### [INSTRUCTIONS TO FOLLOW]
Answer these questions from the presidential facts:
(a) What nickname did John Tyler earn?
(b) In 1933, whose oath of office were all members of the Electoral College invited to witness?
(c) On the cover of which magazine did Gerald Ford appear, and in what year?

### [EXTRACT TO READ]
########

Grover Cleveland hanged two murderers when he served as public executioner of Oneida County NY.
In 1912, Woodrow Wilson defeated two presidents in one election - incumbent President William Howard Taft, and former President Theodore Roosevelt.
In 1933, for the first time in history, all the members of the Electoral College were invited to a presidential inauguration (to witness Franklin Roosevelt take the oath of office).
November 7, 1848, was the day of the first national election held on the same day in every state. Zachary Taylor was elected president
John Tyler was the first vice president to take office after the death of a president, earning him the nickname "His Accidency".
At 28, James Buchanan was engaged to be married. Because of untrue rumors, his fiancée broke off the engagement. She would die young. A heart-broken and grief-stricken Buchanan vowed never to marry, and to this day is the only president to remain a batchelor his entire life.
William Henry Harrison was born in Charles City County, Virginia in 1773. His vice president, John Tyler, was born in the same county in 1790.
To suppliment his income as a lawyer, Gerald Ford worked as a model, and actually appeared on the cover of Cosmopolitan in 1942.
Not old enough to vote himself, a nineteen year old Grover Cleveland worked on Democrat James Buchanan's successful bid for president in 1856. Cleveland probably would have been shocked at the time to learn that the next Democrat to win the White House would be himself, 28 years later in 1884!
In 1925, Calvin Coolidge became the first president to be sworn in by a former president, Chief Justice William Howard Taft.

########

### [EXCERPTED RECORDS]
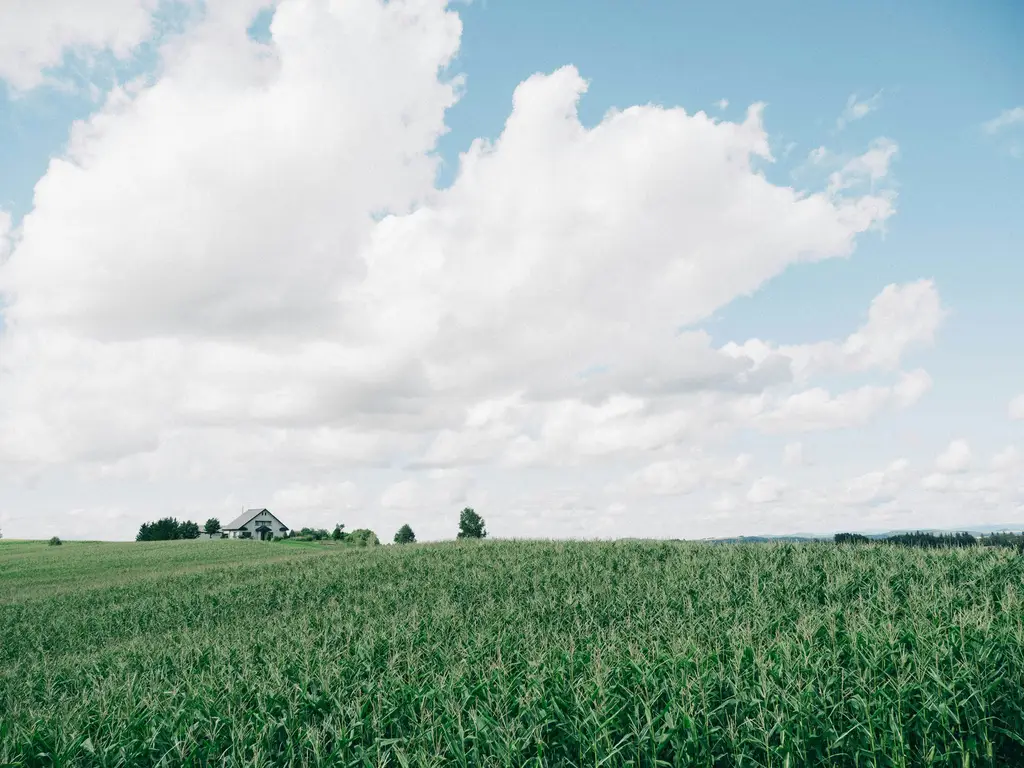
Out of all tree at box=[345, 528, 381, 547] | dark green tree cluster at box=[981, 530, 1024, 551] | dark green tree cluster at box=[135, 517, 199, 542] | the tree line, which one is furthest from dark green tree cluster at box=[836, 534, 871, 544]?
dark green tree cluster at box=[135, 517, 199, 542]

########

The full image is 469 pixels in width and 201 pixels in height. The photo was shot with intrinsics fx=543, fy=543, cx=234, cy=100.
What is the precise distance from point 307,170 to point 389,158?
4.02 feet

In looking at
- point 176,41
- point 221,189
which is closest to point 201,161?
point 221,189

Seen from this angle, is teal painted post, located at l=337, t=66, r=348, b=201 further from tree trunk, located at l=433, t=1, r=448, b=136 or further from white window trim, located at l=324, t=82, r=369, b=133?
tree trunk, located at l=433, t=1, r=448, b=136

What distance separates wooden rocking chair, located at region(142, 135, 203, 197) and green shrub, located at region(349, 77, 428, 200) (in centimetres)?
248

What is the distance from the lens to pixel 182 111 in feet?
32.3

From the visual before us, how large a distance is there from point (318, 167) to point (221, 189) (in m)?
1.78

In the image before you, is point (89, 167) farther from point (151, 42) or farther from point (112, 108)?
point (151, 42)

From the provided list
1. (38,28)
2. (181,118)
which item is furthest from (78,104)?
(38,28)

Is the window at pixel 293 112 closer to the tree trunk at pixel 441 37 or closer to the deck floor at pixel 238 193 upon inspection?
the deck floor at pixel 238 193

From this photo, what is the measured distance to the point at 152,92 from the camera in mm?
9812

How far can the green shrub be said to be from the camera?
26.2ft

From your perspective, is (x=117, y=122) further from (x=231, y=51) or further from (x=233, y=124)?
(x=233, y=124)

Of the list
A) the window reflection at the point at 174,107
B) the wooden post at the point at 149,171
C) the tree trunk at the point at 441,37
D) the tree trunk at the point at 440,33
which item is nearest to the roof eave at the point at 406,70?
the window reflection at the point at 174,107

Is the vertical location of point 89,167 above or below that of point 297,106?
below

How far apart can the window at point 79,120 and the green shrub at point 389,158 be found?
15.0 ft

########

### [FINISHED TASK]
(a) "His Accidency"
(b) Franklin Roosevelt's
(c) Cosmopolitan, in 1942